## BRIEF
Report every line of the entries that contains the word "สาระท".

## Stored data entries
------------------------------

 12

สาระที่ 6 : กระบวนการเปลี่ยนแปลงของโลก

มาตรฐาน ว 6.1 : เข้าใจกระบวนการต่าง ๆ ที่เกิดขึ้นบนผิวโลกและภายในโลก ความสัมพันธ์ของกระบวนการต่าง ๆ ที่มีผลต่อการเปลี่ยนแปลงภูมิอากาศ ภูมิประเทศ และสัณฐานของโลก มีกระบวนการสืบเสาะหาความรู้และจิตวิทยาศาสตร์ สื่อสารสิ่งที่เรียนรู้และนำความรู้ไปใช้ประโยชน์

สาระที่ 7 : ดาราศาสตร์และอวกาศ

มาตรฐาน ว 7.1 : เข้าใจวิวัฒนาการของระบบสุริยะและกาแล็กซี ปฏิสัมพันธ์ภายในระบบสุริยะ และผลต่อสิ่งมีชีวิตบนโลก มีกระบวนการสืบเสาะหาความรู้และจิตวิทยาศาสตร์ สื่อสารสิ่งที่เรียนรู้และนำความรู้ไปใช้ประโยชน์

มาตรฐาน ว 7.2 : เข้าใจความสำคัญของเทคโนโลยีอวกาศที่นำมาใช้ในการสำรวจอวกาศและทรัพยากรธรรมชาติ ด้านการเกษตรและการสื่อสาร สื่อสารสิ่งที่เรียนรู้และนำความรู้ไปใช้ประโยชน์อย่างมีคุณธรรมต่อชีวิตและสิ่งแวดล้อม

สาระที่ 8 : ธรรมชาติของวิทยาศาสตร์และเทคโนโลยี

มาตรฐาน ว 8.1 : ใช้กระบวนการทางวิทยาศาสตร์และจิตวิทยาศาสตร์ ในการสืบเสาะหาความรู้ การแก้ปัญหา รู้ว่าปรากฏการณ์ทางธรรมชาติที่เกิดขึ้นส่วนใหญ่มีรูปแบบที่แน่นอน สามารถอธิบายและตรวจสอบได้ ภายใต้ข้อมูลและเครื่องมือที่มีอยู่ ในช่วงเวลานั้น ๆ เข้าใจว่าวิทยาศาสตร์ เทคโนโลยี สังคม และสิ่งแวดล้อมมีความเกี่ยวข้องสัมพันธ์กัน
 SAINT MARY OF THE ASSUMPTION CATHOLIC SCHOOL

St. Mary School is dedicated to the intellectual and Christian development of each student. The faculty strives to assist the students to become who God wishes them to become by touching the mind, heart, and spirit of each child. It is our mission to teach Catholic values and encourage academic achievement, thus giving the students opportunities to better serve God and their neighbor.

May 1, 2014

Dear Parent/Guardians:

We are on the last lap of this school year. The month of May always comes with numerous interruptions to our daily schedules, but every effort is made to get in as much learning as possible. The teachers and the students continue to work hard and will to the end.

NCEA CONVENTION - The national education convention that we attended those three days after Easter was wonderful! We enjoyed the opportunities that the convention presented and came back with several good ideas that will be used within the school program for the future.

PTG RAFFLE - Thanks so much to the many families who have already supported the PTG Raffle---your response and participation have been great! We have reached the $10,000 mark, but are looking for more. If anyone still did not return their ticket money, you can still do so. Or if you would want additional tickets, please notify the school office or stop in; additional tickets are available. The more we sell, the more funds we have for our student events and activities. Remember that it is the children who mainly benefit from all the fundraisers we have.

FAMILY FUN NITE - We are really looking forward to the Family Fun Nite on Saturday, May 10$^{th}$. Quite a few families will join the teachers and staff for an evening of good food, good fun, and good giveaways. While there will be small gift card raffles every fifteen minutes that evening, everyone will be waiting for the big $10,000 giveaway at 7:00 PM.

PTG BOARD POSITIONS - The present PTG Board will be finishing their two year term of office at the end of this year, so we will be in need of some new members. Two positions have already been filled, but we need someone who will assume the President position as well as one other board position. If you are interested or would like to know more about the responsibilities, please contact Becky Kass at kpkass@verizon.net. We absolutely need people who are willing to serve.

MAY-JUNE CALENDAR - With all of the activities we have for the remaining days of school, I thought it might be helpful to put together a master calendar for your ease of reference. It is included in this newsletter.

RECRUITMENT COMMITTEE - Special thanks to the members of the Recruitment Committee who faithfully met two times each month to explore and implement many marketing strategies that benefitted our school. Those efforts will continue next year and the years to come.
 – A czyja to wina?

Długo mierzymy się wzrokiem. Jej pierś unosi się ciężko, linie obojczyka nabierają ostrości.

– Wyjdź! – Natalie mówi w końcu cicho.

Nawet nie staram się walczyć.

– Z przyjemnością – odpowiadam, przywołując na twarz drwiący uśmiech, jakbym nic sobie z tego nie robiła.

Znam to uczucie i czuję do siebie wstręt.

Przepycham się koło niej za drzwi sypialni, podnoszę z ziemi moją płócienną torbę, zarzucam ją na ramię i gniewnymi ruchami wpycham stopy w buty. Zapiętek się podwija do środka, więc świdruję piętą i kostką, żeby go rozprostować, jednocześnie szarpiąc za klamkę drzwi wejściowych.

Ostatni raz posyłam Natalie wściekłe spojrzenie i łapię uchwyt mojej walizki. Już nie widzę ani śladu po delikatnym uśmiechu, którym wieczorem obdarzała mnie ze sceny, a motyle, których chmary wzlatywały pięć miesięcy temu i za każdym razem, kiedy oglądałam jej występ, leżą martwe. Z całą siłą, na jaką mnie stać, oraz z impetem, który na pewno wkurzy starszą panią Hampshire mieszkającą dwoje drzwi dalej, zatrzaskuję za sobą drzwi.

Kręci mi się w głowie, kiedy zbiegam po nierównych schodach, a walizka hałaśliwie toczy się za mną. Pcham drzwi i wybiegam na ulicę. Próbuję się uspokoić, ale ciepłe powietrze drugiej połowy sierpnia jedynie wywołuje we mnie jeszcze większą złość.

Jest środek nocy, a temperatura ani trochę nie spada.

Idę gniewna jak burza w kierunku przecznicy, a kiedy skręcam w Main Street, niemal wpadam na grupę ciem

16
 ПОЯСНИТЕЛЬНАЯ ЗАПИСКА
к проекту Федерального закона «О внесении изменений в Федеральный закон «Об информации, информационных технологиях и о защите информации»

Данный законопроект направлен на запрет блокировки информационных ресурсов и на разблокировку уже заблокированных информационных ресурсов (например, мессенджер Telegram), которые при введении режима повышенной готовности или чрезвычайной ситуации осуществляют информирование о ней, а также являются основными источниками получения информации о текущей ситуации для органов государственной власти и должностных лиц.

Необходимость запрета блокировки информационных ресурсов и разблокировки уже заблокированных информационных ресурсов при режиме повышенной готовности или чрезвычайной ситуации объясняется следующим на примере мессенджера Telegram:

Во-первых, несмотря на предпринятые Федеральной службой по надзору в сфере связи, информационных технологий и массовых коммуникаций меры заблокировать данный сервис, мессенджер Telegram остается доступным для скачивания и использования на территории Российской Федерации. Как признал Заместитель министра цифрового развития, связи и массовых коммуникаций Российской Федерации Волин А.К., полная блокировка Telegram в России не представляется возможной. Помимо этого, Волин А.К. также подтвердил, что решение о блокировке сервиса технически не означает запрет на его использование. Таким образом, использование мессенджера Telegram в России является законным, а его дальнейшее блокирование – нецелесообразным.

------------------------------

## RESULT OF THIS TASK
สาระที่ 6 : กระบวนการเปลี่ยนแปลงของโลก
สาระที่ 7 : ดาราศาสตร์และอวกาศ
สาระที่ 8 : ธรรมชาติของวิทยาศาสตร์และเทคโนโลยี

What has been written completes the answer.